Multi-beam satellite systems routinely use antenna far field patterns and frequency/polarization or color reuse plans to provide discrimination between signals from other beams. Reuse of frequency/polarization allocations over the multiple spot beams generates co-channel interference among adjacent beams. Separating the frequency/polarization resource into multiple separate colors and using a multi-Color reuse plan provides discrimination between signals from other beams. An available frequency spectrum is divided into one or more frequency sub-bands. Some systems also use orthogonal polarizations to provide discrimination between signals. The colors of a reuse plan are mapped/assigned to the frequency sub-bands and one of the, possibly two, polarizations in use.
However, not using all the resources by dividing the frequency spectrum into sub-bands and/or polarizations reduces the beams capacity. There is a need to more efficiently utilize the frequency spectrum and/or polarization in multi-beam systems.
FIG. 1 illustrates a prior art beam laydown pattern with a 4-color reuse plan for a multi-beam satellite, according to various embodiments.
FIG. 1 illustrates a reuse plan combining signal polarization and non-overlapping frequency spectrums to create a 4-color reuse plan 100. In the example, the four colors (hashing in FIG. 1) correspond to four different frequency/polarization allocations. In FIG. 1, an available frequency spectrum is divided into two frequency sub-bands—F1 and F2—and each sub-band is assigned/mapped to a different color, and two orthogonal polarizations are assigned/mapped colors to provide the two other colors in the 4-color reuse plan. A service or coverage area 114 may be divided into cells. Multi-beam satellites typically illuminate multiple hexagonal cells within a service area 114. In exemplary embodiments, a cell 102 may be illuminated by a far field beam pattern using a right hand circularly polarized (RHCP) frequency spectrum such as 18.3 GHz to 18.8 GHz along with a cell 104 which may be illuminated by a far field beam pattern that uses a left hand circularly polarized (LHCP) for the same frequency spectrum, i.e., 18.3 GHz to 18.8 GHz. Furthermore, a cell 106 may be illuminated by a far field beam pattern using a RHCP frequency spectrum in a different frequency spectrum such as 19.7 GHz to 20.2 GHz, along with a cell 108 which may be illuminated by a far field beam pattern that uses a LHCP frequency spectrum in the same spectrum, i.e., 19.7 GHz to 20.2 GHz. A multi-beam satellite implementing a reuse plan may arrange the two polarizations in separate alternate rows, for example, a LHCP row 110 and a RHCP row 112. The alternate rows may reduce the interference between cells using the same circular polarization.

### EXERCISE A:
Say whether each statement agrees with the satellite reuse passage, answering yes or no and quoting the words that decide it: (i) in FIG. 1, the available frequency spectrum is split into two frequency sub-bands; (ii) cell 104 uses a different frequency spectrum from cell 102; (iii) the alternate rows increase interference between cells using the same circular polarization.
### EXERCISE B:
Pick up the satellite reuse passage after its last sentence and continue it.

### INFORMATION SHOWN:

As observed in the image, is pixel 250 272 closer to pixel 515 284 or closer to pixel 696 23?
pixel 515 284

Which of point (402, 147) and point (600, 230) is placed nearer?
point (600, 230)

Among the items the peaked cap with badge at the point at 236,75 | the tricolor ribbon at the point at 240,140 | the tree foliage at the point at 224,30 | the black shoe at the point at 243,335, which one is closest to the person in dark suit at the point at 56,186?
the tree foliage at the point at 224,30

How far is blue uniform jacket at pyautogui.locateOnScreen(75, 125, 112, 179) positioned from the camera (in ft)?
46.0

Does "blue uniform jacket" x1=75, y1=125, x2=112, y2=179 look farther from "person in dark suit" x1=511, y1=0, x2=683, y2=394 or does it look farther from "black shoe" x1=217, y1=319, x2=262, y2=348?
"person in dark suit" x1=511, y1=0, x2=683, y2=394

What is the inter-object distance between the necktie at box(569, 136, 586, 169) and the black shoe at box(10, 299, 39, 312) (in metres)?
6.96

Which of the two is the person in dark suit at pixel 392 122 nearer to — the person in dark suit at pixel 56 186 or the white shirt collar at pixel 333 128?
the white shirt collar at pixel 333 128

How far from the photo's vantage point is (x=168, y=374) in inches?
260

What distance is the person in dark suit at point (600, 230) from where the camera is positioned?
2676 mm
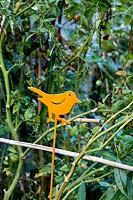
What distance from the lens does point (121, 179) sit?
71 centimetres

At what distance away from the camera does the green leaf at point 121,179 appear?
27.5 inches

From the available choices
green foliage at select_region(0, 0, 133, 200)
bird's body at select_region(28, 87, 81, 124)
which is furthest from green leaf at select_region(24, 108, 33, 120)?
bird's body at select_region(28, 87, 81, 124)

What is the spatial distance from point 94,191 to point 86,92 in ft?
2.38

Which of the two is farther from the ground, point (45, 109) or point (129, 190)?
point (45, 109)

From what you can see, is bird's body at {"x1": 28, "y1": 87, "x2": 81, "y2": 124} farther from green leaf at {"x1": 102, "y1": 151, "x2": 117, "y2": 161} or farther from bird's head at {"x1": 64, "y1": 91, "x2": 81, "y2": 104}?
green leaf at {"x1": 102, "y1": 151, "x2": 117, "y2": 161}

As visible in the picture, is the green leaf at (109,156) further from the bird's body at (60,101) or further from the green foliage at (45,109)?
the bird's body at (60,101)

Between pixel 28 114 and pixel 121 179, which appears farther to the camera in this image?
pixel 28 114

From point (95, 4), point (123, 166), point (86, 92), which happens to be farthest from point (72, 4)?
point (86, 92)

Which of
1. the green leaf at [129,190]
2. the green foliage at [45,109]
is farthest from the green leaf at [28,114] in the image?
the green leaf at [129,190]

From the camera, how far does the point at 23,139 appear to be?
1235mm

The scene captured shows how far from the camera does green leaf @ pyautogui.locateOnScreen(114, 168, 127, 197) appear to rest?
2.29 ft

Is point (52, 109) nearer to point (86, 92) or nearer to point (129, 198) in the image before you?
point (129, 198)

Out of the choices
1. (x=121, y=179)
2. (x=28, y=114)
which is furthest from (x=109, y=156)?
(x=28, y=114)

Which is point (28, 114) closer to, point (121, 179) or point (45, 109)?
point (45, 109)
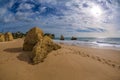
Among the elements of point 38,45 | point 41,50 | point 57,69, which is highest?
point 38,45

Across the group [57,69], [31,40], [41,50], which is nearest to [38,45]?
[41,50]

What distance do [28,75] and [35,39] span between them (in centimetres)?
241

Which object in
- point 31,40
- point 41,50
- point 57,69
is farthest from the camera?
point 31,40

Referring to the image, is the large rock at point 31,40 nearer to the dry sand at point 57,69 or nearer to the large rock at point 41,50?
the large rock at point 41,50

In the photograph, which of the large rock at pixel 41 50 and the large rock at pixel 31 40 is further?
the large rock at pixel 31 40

### WRITTEN ANSWER A:
(i) Yes: "an available frequency spectrum is divided into two frequency sub-bands—F1 and F2"
(ii) No: "a cell 104 which may be illuminated by a far field beam pattern that uses a left hand circularly polarized (LHCP) for the same frequency spectrum, i.e., 18.3 GHz to 18.8 GHz"
(iii) No: "The alternate rows may reduce the interference between cells using the same circular polarization."

### WRITTEN ANSWER B:
A three-color or seven-color reuse plan, each of which uses both polarizations, is also known. It is possible to tessellate a desired coverage area, such as, earth's surface, using an N-color reuse tessellate where N is any positive natural number. Without limitation, when polarization diversity is used, N is an even number.
In satellite communications, the frequency spectrum between 18.3 GHz to 18.8 GHz and 19.7 GHz to 20.2 GHz is allocated to the geostationary Fixed Satellite Service (FSS) on a primary basis in the United States. See, for example, FCC Online Table of Frequency Allocations, 47 C.F.R. §2.106. Allocations of frequency bands vary elsewhere and may differ in the future. The methods described in these teachings are extensible to other allocations.